Ethnic Kazakh Man Faces Extradition By Chinese Authorities
Uzbek authorities detained an ethnic Kazakh citizen of China in the Uzbek capital Takshent after he was denied entrance to Kazakhstan. Chinese authorities have issued an extradition request for businessman Qalymbek Shahman, raising the concerns of human rights activists.
The 41-year-old Kazakh was born in China’s Xinjiang Uyghur Autonomous Region, an area that has gained the attention of the international community in recent months. The Chinese government has faced an outcry from global human rights activists calling for the end of a chain of re-education camps in the region. The activists claim that the camps, which hold nearly 1 million people, are mass detention centers for Muslims and non-Chinese populations.
The crackdown follows a 2009 Uyghur riot against majority Han Chinese populations in the province’s capital city of Urumqi and sporadic separatist movements that have fomented in the wake of the riot. A number of non-Chinese Muslims have fled the the province to neighboring Central Asian countries to avoid the increasing policing capabilities of the Chinese state.
In a video posted from the Uzbek airport, Shahman stated that he “wanted to go to Kazakhstan because China’s human rights record was making life intolerable.” The video’s plea for help was distributed three days into the refugee’s stay in the transit terminal.

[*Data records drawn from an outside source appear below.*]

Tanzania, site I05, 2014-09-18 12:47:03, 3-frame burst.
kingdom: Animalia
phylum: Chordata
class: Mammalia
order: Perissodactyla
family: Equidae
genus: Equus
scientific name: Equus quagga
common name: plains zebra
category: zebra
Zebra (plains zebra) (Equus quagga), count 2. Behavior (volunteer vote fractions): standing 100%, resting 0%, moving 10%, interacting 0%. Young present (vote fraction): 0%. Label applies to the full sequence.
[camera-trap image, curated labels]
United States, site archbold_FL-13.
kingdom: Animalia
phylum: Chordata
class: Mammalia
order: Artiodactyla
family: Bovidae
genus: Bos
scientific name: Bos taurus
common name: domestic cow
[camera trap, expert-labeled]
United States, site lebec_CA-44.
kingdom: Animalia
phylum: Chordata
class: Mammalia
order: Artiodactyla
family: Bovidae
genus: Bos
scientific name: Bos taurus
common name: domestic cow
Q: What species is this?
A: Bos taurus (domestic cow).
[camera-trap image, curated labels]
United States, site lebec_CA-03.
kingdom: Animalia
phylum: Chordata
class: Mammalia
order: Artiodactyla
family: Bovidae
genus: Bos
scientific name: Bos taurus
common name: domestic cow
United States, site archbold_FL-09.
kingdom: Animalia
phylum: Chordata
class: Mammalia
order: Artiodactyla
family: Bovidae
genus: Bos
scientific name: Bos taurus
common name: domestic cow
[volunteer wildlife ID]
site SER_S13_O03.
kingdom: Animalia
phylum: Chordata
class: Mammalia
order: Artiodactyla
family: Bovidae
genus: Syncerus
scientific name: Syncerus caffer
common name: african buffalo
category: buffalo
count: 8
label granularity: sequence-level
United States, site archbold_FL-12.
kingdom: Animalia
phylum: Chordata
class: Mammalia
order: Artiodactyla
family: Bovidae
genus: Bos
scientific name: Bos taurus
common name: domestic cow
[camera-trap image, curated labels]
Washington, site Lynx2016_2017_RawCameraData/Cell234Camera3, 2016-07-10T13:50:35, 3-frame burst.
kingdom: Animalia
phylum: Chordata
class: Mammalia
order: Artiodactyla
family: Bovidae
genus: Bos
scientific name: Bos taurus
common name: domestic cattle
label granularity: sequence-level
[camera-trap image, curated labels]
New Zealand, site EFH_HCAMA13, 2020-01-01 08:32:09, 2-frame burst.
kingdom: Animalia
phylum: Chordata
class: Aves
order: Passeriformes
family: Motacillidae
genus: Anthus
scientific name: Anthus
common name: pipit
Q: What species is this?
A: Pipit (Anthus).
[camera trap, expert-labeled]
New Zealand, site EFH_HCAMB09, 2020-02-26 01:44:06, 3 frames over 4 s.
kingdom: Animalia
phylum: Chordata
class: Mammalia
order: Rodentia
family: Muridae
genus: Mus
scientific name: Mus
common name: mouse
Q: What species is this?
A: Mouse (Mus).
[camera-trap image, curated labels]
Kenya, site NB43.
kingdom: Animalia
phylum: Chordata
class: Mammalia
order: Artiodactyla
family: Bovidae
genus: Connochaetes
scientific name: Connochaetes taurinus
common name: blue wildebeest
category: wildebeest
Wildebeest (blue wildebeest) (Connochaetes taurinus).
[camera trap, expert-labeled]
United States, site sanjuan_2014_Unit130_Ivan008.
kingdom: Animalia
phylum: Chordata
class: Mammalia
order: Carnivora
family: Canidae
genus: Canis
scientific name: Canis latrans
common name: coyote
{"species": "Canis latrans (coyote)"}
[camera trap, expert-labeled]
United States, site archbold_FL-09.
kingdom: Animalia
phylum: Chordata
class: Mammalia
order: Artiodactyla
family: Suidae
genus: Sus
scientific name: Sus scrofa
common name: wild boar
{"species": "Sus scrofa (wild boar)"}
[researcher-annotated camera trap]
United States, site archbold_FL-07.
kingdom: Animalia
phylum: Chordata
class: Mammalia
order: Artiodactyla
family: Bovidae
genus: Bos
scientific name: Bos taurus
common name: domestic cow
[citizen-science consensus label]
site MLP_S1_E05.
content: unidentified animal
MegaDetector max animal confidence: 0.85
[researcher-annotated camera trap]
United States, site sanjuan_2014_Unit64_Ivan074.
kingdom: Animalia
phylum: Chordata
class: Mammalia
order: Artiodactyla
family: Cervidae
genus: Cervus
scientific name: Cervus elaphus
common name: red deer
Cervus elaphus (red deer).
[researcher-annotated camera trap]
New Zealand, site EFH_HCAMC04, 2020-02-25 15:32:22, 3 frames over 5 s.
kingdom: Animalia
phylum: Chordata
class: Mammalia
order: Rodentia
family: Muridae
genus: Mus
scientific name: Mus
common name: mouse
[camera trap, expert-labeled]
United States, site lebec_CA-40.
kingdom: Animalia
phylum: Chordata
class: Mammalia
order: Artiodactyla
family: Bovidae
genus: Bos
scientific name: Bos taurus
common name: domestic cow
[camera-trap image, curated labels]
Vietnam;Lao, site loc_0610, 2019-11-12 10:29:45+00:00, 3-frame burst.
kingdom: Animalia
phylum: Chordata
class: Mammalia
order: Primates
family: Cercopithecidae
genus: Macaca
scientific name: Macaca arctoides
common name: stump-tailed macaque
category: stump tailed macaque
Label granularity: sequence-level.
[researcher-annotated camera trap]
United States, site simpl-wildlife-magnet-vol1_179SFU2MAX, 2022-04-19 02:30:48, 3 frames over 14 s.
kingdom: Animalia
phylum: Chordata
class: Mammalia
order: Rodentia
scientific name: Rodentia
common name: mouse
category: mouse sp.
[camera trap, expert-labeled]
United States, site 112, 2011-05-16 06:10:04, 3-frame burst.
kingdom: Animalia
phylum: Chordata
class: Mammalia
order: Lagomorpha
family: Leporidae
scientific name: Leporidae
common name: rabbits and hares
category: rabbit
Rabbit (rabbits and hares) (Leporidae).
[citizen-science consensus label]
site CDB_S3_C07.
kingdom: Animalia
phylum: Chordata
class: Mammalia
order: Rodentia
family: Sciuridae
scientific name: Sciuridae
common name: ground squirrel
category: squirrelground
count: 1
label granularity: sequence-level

Shahman’s current whereabouts are unknown, and Kazakh and U.S. embassy officials are scrambling to locate him. The embassy reports that they are in contact with the United Nations High Commission for Refugees. In a conversation with Associated Press, a spokesman from the embassy said that "we urge third countries to allow UNHCR and other UN organizations and non-governmental organizations access to these asylum seekers to assess their protection claims and provide assistance."